Selbstwahrnehmung – Für einen besseren Kontakt mit sich selbst

Sich selbst wahrzunehmen ist eine wichtige Fähigkeit. Mit einer starken Selbstwahrnehmung schaffen wir auch eine bessere Selbstreflexion und somit mehr Selbstwirksamkeit. Diese ist die Basis für ein zufriedenes, selbstbestimmtes Leben.

Leider verlieren wir im hektischen Alltag oft den Kontakt zu unserem eigenen Körper und den eigenen Gefühlen. Um die eigene Selbstwahrnehmung zu stärken, hilft daher die Unterschiedsbildung. Denn durch den Vergleich von Zuständen merken wir erst, wie wir uns gerade fühlen und auch, in welchen Situationen wir in einem besseren Zustand sind.

Folgende Fragen helfen dabei diesen Unterschied zu bilden:

Wann ist es besser?
Wann ist es schlechter?
Wann bleibt es gleich?
Wann ist es irgendwie anders?

Selbstwahrnehmung ist auch dadurch bestimmt, dass es nicht nur gut und schlecht gibt – manchmal ist es nämlich irgendwie einfach anders, ohne genaue Bestimmung. Doch auch solche Einordnungen unterstützen einen besseren Kontakt zu den eigenen Empfindungen.

Außerdem kann die Einordnung auf einer Skala helfen, wie beispielsweise beim Resilienz-o-Meter. Beide Übungen lassen sich wunderbar in den Alltag integrieren und helfen dabei, sich auf sich selbst zu besinnen. Probieren Sie es in der nächsten Pause doch einmal aus!

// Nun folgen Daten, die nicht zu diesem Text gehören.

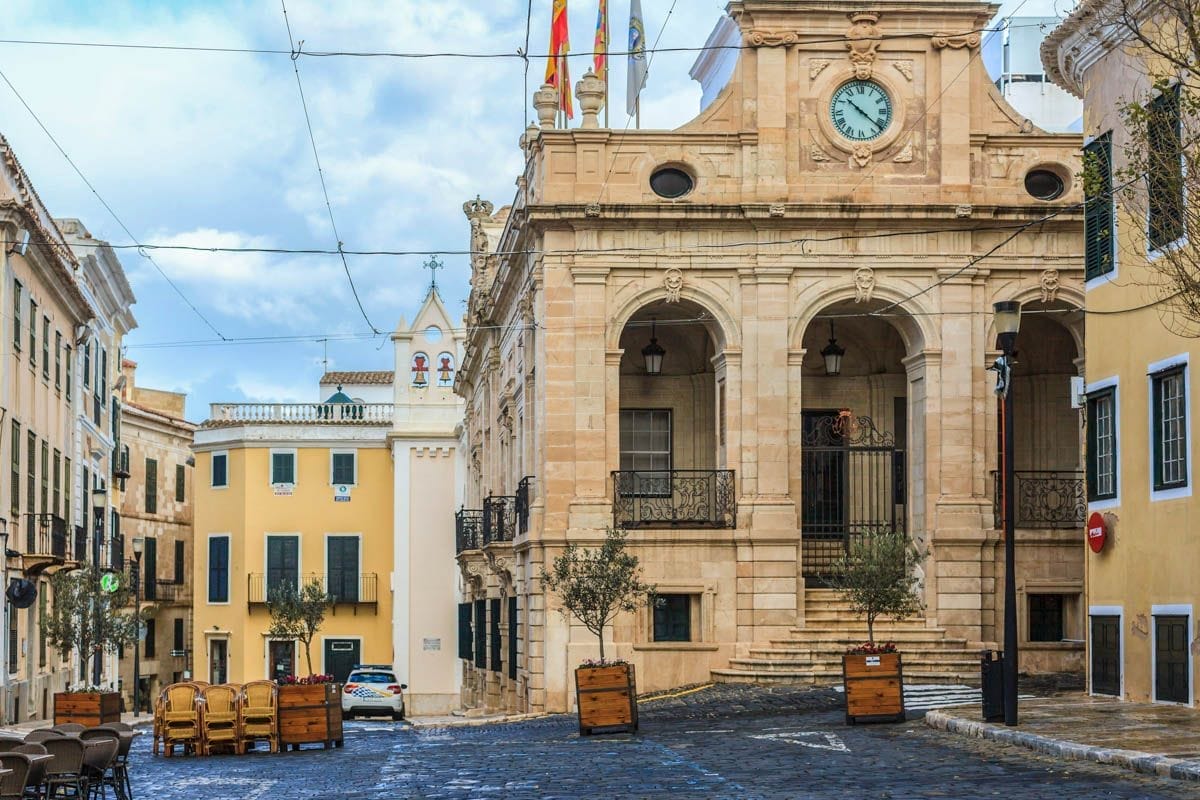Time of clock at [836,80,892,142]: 10:21
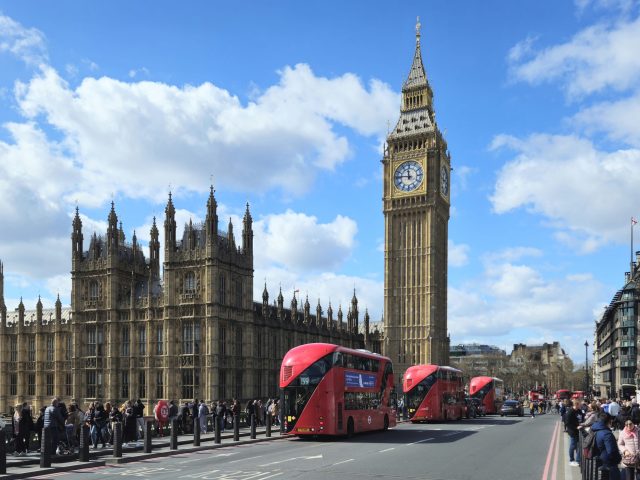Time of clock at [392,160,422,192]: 11:46
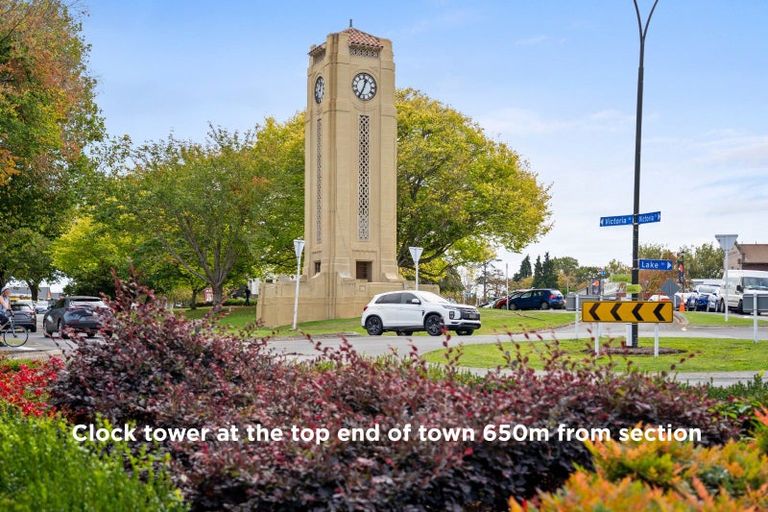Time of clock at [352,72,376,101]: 12:34
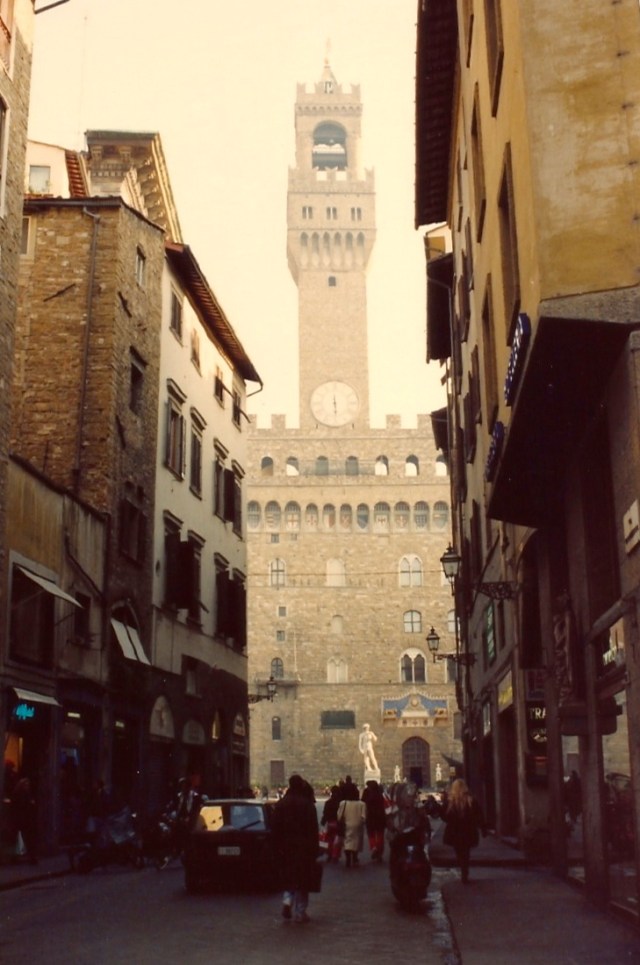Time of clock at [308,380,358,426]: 5:30
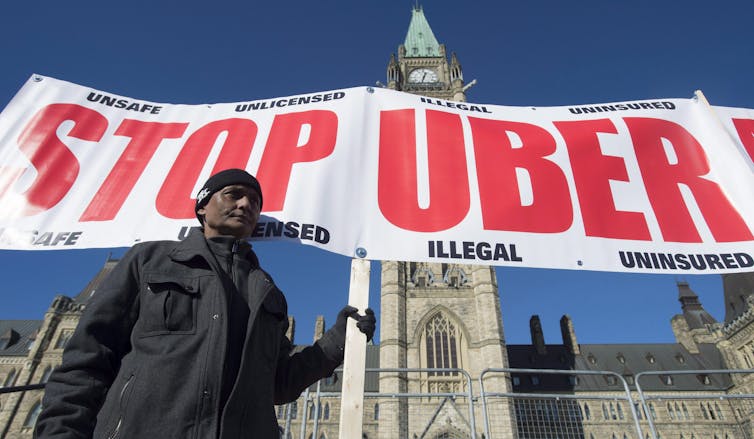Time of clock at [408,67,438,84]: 12:32
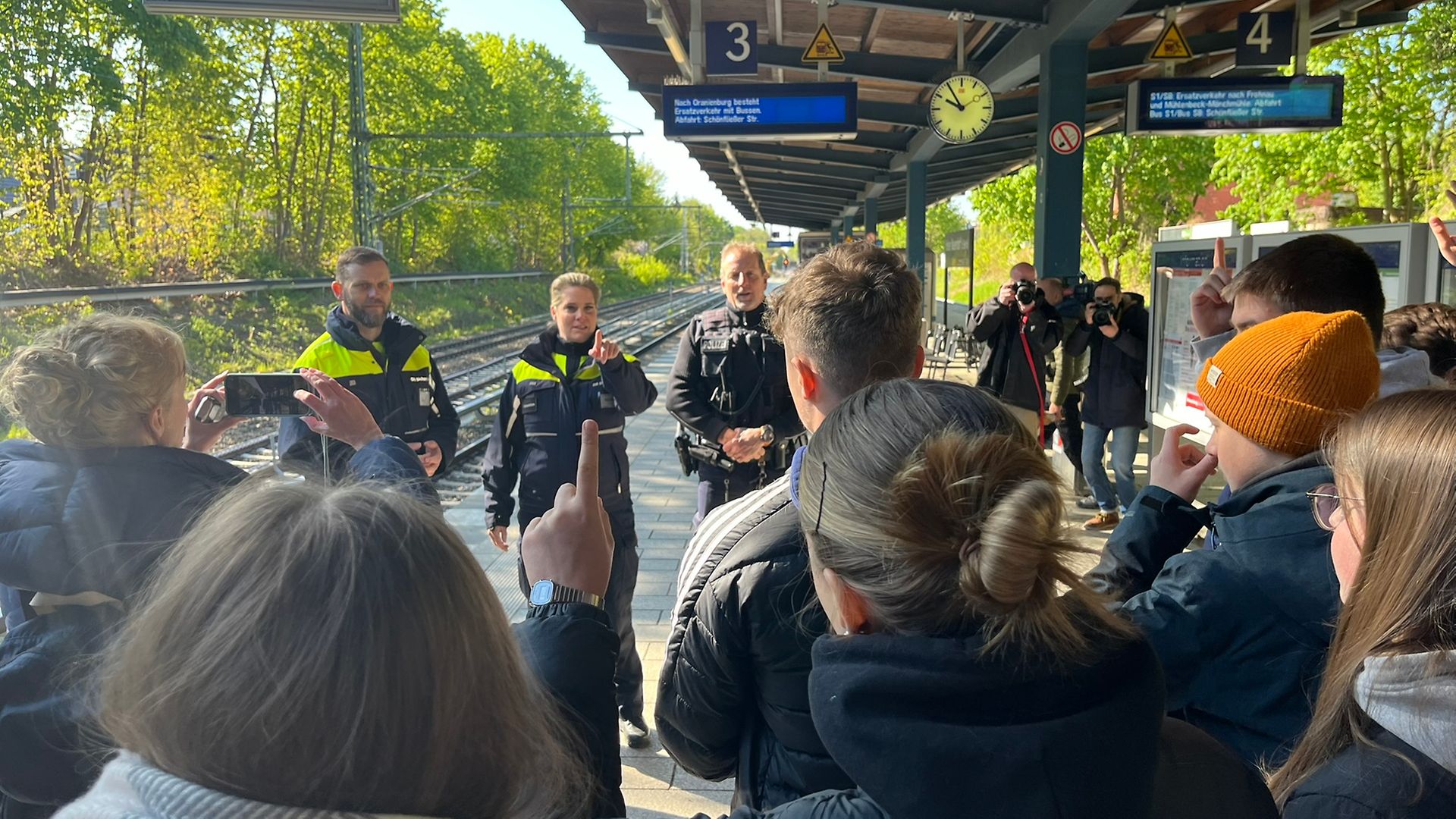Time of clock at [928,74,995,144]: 9:54
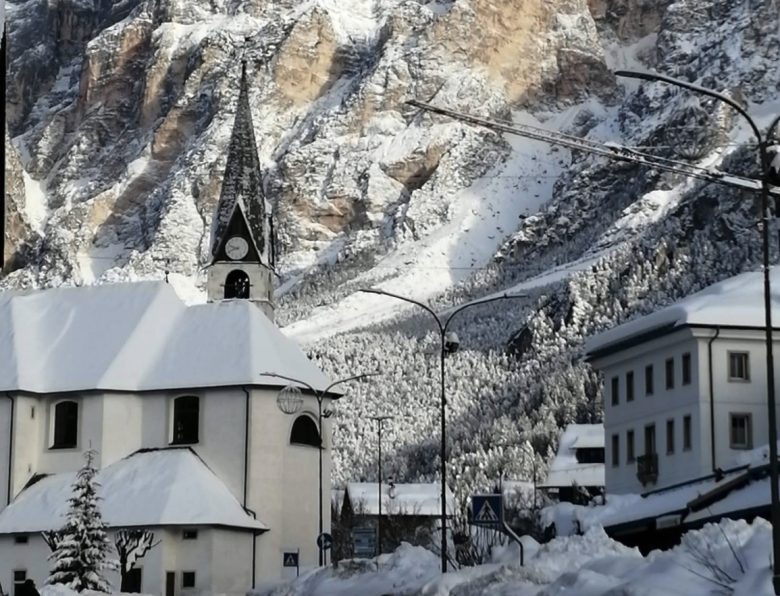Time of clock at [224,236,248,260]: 9:41
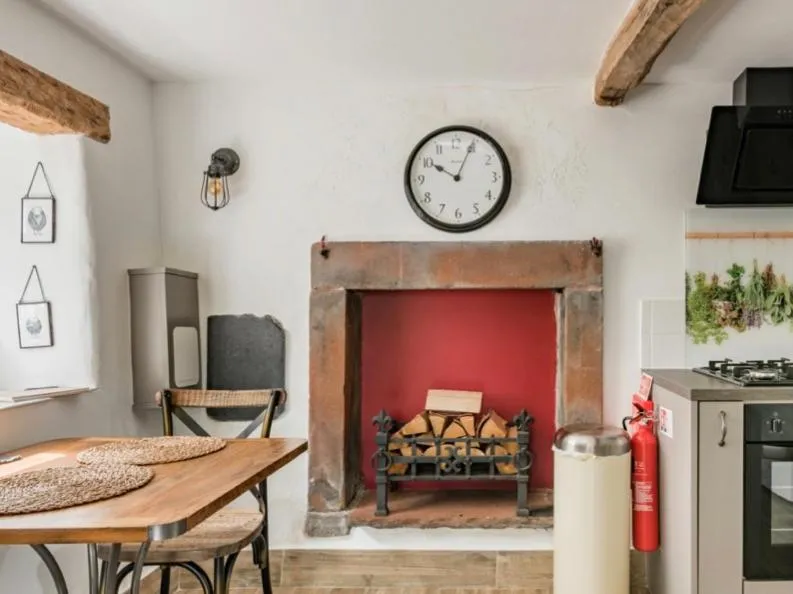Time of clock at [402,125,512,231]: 10:04
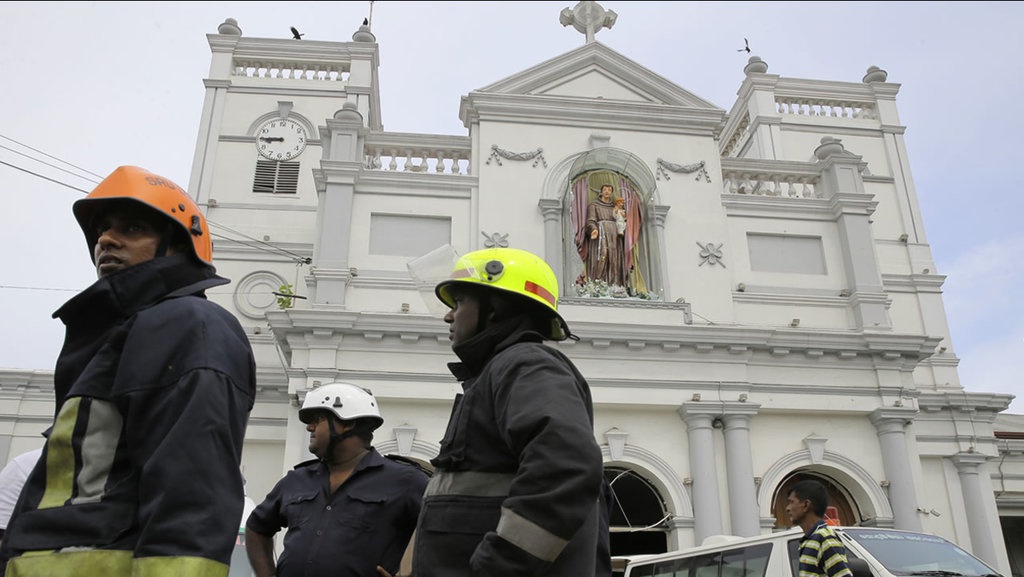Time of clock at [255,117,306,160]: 8:45
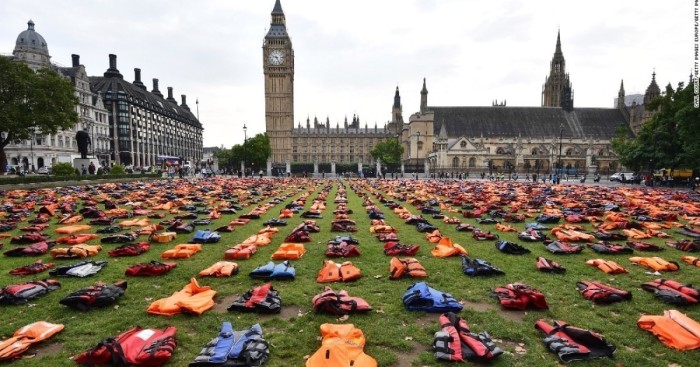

Durch die Unterschiedsbildung gelangen wir an Informationen über den eigenen Zustand und auch unser Denken, Handeln und Fühlen. Viel zu selten denken wir daran, wie es uns gerade geht oder was wir gerade fühlen. Die Gedanken sind dann eher beim Meeting oder anderen Aufgaben. Der Fokus auf sich selbst stärkt den inneren Schutzschild gegen Stress, weil wir so in einem besseren Kontakt mit unseren Ressourcen sind.

Stärken Sie Ihre Selbstwahrnehmung für mehr Resilienz und eine stärkere Selbstwirksamkeit mit der Unterschiedsbildung.